В девяносто два года полковник забрался на протекшую крышу своего двухэтажного дома прибить дранку.
Прежде в тетушкиной комнате была развешана масляная живопись, картины ее собственной кисти. Картины были мемориального свойства, потому что изображали бывшую саблинскую дачу Иоиля Георгиевича и любимых собак, как-никак она была женой профессора ветеринара.

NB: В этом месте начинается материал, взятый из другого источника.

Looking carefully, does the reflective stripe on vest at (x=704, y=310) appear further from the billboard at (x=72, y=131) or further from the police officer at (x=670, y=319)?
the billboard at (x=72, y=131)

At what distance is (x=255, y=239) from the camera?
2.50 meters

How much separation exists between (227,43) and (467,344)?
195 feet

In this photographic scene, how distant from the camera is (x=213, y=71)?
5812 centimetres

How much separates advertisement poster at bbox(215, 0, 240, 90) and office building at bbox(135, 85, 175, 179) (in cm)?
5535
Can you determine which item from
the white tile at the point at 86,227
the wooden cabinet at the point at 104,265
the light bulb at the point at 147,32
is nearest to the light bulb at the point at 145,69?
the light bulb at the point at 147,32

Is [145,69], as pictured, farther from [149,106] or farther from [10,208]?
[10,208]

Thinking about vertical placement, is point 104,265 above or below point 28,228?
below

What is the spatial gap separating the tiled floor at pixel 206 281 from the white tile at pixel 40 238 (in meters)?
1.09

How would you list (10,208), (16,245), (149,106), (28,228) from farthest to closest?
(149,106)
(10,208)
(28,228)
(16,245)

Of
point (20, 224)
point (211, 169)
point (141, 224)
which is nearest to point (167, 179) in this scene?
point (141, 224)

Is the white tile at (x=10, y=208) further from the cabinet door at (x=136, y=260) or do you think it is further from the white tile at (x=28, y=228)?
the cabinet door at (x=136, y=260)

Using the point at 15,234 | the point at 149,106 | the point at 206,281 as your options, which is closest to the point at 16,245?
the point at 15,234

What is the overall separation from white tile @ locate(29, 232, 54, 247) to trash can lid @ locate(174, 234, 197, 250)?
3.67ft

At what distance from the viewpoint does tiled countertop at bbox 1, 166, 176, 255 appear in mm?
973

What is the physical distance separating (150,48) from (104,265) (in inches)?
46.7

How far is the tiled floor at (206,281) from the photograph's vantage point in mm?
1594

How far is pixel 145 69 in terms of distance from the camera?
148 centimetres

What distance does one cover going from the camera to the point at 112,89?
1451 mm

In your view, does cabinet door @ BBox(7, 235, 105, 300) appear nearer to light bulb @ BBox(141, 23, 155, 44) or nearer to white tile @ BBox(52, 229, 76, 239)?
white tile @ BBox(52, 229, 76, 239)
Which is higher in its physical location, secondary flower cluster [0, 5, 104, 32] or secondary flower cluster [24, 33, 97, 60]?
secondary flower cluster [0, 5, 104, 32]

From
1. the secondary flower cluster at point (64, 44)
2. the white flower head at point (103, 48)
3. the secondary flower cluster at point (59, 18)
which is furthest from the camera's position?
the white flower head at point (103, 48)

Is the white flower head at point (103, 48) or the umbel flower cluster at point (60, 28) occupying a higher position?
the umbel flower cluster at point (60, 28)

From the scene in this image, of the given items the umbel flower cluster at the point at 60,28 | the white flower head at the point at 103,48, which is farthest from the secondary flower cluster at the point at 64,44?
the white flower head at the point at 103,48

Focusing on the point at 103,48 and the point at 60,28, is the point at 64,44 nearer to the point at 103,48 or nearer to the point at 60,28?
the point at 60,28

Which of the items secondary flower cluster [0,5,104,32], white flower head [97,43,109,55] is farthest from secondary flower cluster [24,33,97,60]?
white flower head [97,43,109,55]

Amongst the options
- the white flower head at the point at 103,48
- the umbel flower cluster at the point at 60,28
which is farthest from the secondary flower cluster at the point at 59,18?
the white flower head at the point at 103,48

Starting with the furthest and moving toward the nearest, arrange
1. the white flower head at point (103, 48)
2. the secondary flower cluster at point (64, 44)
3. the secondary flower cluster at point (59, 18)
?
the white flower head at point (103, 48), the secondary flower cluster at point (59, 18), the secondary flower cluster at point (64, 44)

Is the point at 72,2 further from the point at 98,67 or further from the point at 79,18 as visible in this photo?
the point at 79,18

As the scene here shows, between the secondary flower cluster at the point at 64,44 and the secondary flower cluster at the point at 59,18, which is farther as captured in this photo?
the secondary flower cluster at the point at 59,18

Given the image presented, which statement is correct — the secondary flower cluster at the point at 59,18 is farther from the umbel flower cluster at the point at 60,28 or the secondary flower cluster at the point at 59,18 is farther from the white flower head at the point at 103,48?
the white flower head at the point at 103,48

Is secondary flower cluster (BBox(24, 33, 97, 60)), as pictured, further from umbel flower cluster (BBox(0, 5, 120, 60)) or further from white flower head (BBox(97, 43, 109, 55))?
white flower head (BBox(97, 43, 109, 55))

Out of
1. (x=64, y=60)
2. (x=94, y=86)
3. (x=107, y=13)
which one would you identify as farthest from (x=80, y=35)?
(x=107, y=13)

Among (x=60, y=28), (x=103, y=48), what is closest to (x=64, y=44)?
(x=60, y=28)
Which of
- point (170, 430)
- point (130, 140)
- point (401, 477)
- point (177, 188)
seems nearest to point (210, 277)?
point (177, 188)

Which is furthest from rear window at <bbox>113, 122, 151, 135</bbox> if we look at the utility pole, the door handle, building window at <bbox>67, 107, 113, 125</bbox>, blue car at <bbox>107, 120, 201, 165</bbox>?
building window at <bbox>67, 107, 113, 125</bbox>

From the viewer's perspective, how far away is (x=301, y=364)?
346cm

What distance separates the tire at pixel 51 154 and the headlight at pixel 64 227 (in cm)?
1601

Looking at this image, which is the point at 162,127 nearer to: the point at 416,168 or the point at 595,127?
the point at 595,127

С нелегкой техникой масляной живописи тетушка вполне управилась, а других задач, кроме мемориальных, она, очевид-но, себе не ставила. Картины позже унесли не разбиравшиеся в живописи воры, фамильного серебра, брошенного на грязную плиту, они не заметили.
Нет, решительно не понимаю, как в одиночестве можно стать мудрее… разве что исполниться вселенского равнодушия? Кстати, на фотографии середины двадцатых тетушка выглядит вполне инфернальной дамочкой, и при ней – два откормленных пса. Вообще-то она была умным человеком, принявшим от безвыходности вполне определенную позицию: ну раз не с кем разговаривать, надо о том, о чем им по силам, а об остальном, своем – молчать, вон, сколько народу так обходится. Постепенно, однако, замолчанное стиралось. И на беду, тетушка почти всегда придерживалась категорических суждений, при этом единственным человеком, которого ей удавалось открыто глубоко осудить, был обретавшийся за деревянной перегородкой старший брат. А дядя решал проблему очень просто: когда он не хотел слышать сестриных возмущенных инвектив, он притворялся уж совсем глухим, безмятежно покручивая клинышек бородки и пощуривая выцветшие глазки.